--- Selected passage ---

White House counterterrorism adviser John Brennan speaks during the daily press briefing in Washington.—AFP

WASHINGTON: The United States questioned Monday how Osama bin Laden had managed to hide out undetected in a Pakistani compound, after the Al-Qaeda leader was killed in an overnight raid by US special forces.

Counter-terrorism chief John Brennan said it was “inconceivable” bin Laden had not had some kind of support system as he managed to live “for an extended period of time” in a heavily-fortified compound barely two hours drive from Islamabad.

Laying bare Washington's mistrust of its “war on terror” ally, he revealed that the Pakistani government had only been notified of the raid after the elite team of Navy SEALs had left Pakistan's airspace.

“We are looking right now at how he was able to hold out there for so long and whether or not there was any type of support system within Pakistan that allowed him to stay there,” Brennan told a White House briefing.

A top US lawmaker also said Pakistan must prove to the United States that it did not know Bin Laden was hiding in a compound in Abbottabad.

--- Aim of the exercise ---
Reproduce the news report on bin Laden's hiding place word for word, from "Laying bare Washington's" up to and including "White House briefing.".

--- Dataset excerpt ---
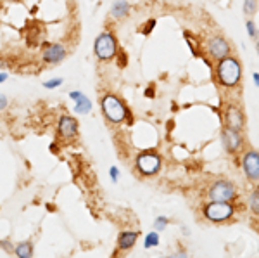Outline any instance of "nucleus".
<instances>
[{"label":"nucleus","mask_w":259,"mask_h":258,"mask_svg":"<svg viewBox=\"0 0 259 258\" xmlns=\"http://www.w3.org/2000/svg\"><path fill=\"white\" fill-rule=\"evenodd\" d=\"M216 73H218V80L223 83L225 87H235L237 83L240 82L242 77V68L240 62L235 59V57H223L218 62V68H216Z\"/></svg>","instance_id":"1"},{"label":"nucleus","mask_w":259,"mask_h":258,"mask_svg":"<svg viewBox=\"0 0 259 258\" xmlns=\"http://www.w3.org/2000/svg\"><path fill=\"white\" fill-rule=\"evenodd\" d=\"M94 52L99 59L102 61H109L118 54V42H116V36L109 31H104L97 36L94 44Z\"/></svg>","instance_id":"2"},{"label":"nucleus","mask_w":259,"mask_h":258,"mask_svg":"<svg viewBox=\"0 0 259 258\" xmlns=\"http://www.w3.org/2000/svg\"><path fill=\"white\" fill-rule=\"evenodd\" d=\"M102 111L106 115V118L112 123L124 122V118L128 116V109L124 107V104L112 94H107L102 99Z\"/></svg>","instance_id":"3"},{"label":"nucleus","mask_w":259,"mask_h":258,"mask_svg":"<svg viewBox=\"0 0 259 258\" xmlns=\"http://www.w3.org/2000/svg\"><path fill=\"white\" fill-rule=\"evenodd\" d=\"M204 215L211 222H225L233 215V206L230 201H211L204 208Z\"/></svg>","instance_id":"4"},{"label":"nucleus","mask_w":259,"mask_h":258,"mask_svg":"<svg viewBox=\"0 0 259 258\" xmlns=\"http://www.w3.org/2000/svg\"><path fill=\"white\" fill-rule=\"evenodd\" d=\"M237 194V189L232 182L220 180L209 189V199L211 201H232Z\"/></svg>","instance_id":"5"},{"label":"nucleus","mask_w":259,"mask_h":258,"mask_svg":"<svg viewBox=\"0 0 259 258\" xmlns=\"http://www.w3.org/2000/svg\"><path fill=\"white\" fill-rule=\"evenodd\" d=\"M137 166H139V170L144 175H154L161 168V158L154 155V153H142L137 158Z\"/></svg>","instance_id":"6"},{"label":"nucleus","mask_w":259,"mask_h":258,"mask_svg":"<svg viewBox=\"0 0 259 258\" xmlns=\"http://www.w3.org/2000/svg\"><path fill=\"white\" fill-rule=\"evenodd\" d=\"M66 49L64 45L61 44H49L44 47V51H41V59L45 62H49V64H57V62H61L62 59L66 57Z\"/></svg>","instance_id":"7"},{"label":"nucleus","mask_w":259,"mask_h":258,"mask_svg":"<svg viewBox=\"0 0 259 258\" xmlns=\"http://www.w3.org/2000/svg\"><path fill=\"white\" fill-rule=\"evenodd\" d=\"M242 165H244V172L247 178H250V180H259V153L256 151L245 153Z\"/></svg>","instance_id":"8"},{"label":"nucleus","mask_w":259,"mask_h":258,"mask_svg":"<svg viewBox=\"0 0 259 258\" xmlns=\"http://www.w3.org/2000/svg\"><path fill=\"white\" fill-rule=\"evenodd\" d=\"M207 49H209V54L216 59H223L230 54V44L223 36H212V39L207 42Z\"/></svg>","instance_id":"9"},{"label":"nucleus","mask_w":259,"mask_h":258,"mask_svg":"<svg viewBox=\"0 0 259 258\" xmlns=\"http://www.w3.org/2000/svg\"><path fill=\"white\" fill-rule=\"evenodd\" d=\"M221 140H223V145L228 153H237L242 145V137L239 134V130H233V128L227 127L221 134Z\"/></svg>","instance_id":"10"},{"label":"nucleus","mask_w":259,"mask_h":258,"mask_svg":"<svg viewBox=\"0 0 259 258\" xmlns=\"http://www.w3.org/2000/svg\"><path fill=\"white\" fill-rule=\"evenodd\" d=\"M57 130H59V135L64 137V139L74 137L78 134V122L73 118V116L64 115L59 118V127H57Z\"/></svg>","instance_id":"11"},{"label":"nucleus","mask_w":259,"mask_h":258,"mask_svg":"<svg viewBox=\"0 0 259 258\" xmlns=\"http://www.w3.org/2000/svg\"><path fill=\"white\" fill-rule=\"evenodd\" d=\"M227 127L233 128V130H240L244 127V116H242V111L237 106H230L227 109Z\"/></svg>","instance_id":"12"},{"label":"nucleus","mask_w":259,"mask_h":258,"mask_svg":"<svg viewBox=\"0 0 259 258\" xmlns=\"http://www.w3.org/2000/svg\"><path fill=\"white\" fill-rule=\"evenodd\" d=\"M137 239H139V232L126 231V232H123V234L119 236L118 246H119L121 249H130V248L133 246V244L137 243Z\"/></svg>","instance_id":"13"},{"label":"nucleus","mask_w":259,"mask_h":258,"mask_svg":"<svg viewBox=\"0 0 259 258\" xmlns=\"http://www.w3.org/2000/svg\"><path fill=\"white\" fill-rule=\"evenodd\" d=\"M130 12V4L126 0H114V4H112L111 7V14L114 16L116 19H121L124 18V16H128Z\"/></svg>","instance_id":"14"},{"label":"nucleus","mask_w":259,"mask_h":258,"mask_svg":"<svg viewBox=\"0 0 259 258\" xmlns=\"http://www.w3.org/2000/svg\"><path fill=\"white\" fill-rule=\"evenodd\" d=\"M74 111L78 115H89L92 111V101L87 95H81L80 99H76V104H74Z\"/></svg>","instance_id":"15"},{"label":"nucleus","mask_w":259,"mask_h":258,"mask_svg":"<svg viewBox=\"0 0 259 258\" xmlns=\"http://www.w3.org/2000/svg\"><path fill=\"white\" fill-rule=\"evenodd\" d=\"M16 255L21 258H30L33 256V246L31 243H21L16 246Z\"/></svg>","instance_id":"16"},{"label":"nucleus","mask_w":259,"mask_h":258,"mask_svg":"<svg viewBox=\"0 0 259 258\" xmlns=\"http://www.w3.org/2000/svg\"><path fill=\"white\" fill-rule=\"evenodd\" d=\"M249 206L259 217V187H256V189L252 191V194L249 196Z\"/></svg>","instance_id":"17"},{"label":"nucleus","mask_w":259,"mask_h":258,"mask_svg":"<svg viewBox=\"0 0 259 258\" xmlns=\"http://www.w3.org/2000/svg\"><path fill=\"white\" fill-rule=\"evenodd\" d=\"M157 244H159V234H157V232H149V234L145 236L144 246L149 249L152 246H157Z\"/></svg>","instance_id":"18"},{"label":"nucleus","mask_w":259,"mask_h":258,"mask_svg":"<svg viewBox=\"0 0 259 258\" xmlns=\"http://www.w3.org/2000/svg\"><path fill=\"white\" fill-rule=\"evenodd\" d=\"M257 9V0H244V12L247 16L254 14Z\"/></svg>","instance_id":"19"},{"label":"nucleus","mask_w":259,"mask_h":258,"mask_svg":"<svg viewBox=\"0 0 259 258\" xmlns=\"http://www.w3.org/2000/svg\"><path fill=\"white\" fill-rule=\"evenodd\" d=\"M166 226H168V218L166 217H157L156 222H154V229L156 231H164Z\"/></svg>","instance_id":"20"},{"label":"nucleus","mask_w":259,"mask_h":258,"mask_svg":"<svg viewBox=\"0 0 259 258\" xmlns=\"http://www.w3.org/2000/svg\"><path fill=\"white\" fill-rule=\"evenodd\" d=\"M61 85H62V78H54V80L44 83L45 89H57V87H61Z\"/></svg>","instance_id":"21"},{"label":"nucleus","mask_w":259,"mask_h":258,"mask_svg":"<svg viewBox=\"0 0 259 258\" xmlns=\"http://www.w3.org/2000/svg\"><path fill=\"white\" fill-rule=\"evenodd\" d=\"M247 33L252 39H256V35H257V30H256V24H254V21H247Z\"/></svg>","instance_id":"22"},{"label":"nucleus","mask_w":259,"mask_h":258,"mask_svg":"<svg viewBox=\"0 0 259 258\" xmlns=\"http://www.w3.org/2000/svg\"><path fill=\"white\" fill-rule=\"evenodd\" d=\"M109 175H111V178H112V182H118V177H119V170H118V166H111Z\"/></svg>","instance_id":"23"},{"label":"nucleus","mask_w":259,"mask_h":258,"mask_svg":"<svg viewBox=\"0 0 259 258\" xmlns=\"http://www.w3.org/2000/svg\"><path fill=\"white\" fill-rule=\"evenodd\" d=\"M145 24H147V26H145L144 30H142V33H144V35H149L150 30H154V24H156V21L150 19V21H147V23H145Z\"/></svg>","instance_id":"24"},{"label":"nucleus","mask_w":259,"mask_h":258,"mask_svg":"<svg viewBox=\"0 0 259 258\" xmlns=\"http://www.w3.org/2000/svg\"><path fill=\"white\" fill-rule=\"evenodd\" d=\"M4 107H7V97L0 94V111H2Z\"/></svg>","instance_id":"25"},{"label":"nucleus","mask_w":259,"mask_h":258,"mask_svg":"<svg viewBox=\"0 0 259 258\" xmlns=\"http://www.w3.org/2000/svg\"><path fill=\"white\" fill-rule=\"evenodd\" d=\"M81 95H83L81 92H78V90H74V92H71V94H69V97L73 99V101H76V99H80Z\"/></svg>","instance_id":"26"},{"label":"nucleus","mask_w":259,"mask_h":258,"mask_svg":"<svg viewBox=\"0 0 259 258\" xmlns=\"http://www.w3.org/2000/svg\"><path fill=\"white\" fill-rule=\"evenodd\" d=\"M254 83L259 87V73H254Z\"/></svg>","instance_id":"27"},{"label":"nucleus","mask_w":259,"mask_h":258,"mask_svg":"<svg viewBox=\"0 0 259 258\" xmlns=\"http://www.w3.org/2000/svg\"><path fill=\"white\" fill-rule=\"evenodd\" d=\"M6 80H7V75L6 73H0V83L6 82Z\"/></svg>","instance_id":"28"},{"label":"nucleus","mask_w":259,"mask_h":258,"mask_svg":"<svg viewBox=\"0 0 259 258\" xmlns=\"http://www.w3.org/2000/svg\"><path fill=\"white\" fill-rule=\"evenodd\" d=\"M4 66H6V62H4V61H0V68H4Z\"/></svg>","instance_id":"29"},{"label":"nucleus","mask_w":259,"mask_h":258,"mask_svg":"<svg viewBox=\"0 0 259 258\" xmlns=\"http://www.w3.org/2000/svg\"><path fill=\"white\" fill-rule=\"evenodd\" d=\"M257 56H259V44H257Z\"/></svg>","instance_id":"30"}]
</instances>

--- The reply ---
Laying bare Washington's mistrust of its “war on terror” ally, he revealed that the Pakistani government had only been notified of the raid after the elite team of Navy SEALs had left Pakistan's airspace.

“We are looking right now at how he was able to hold out there for so long and whether or not there was any type of support system within Pakistan that allowed him to stay there,” Brennan told a White House briefing.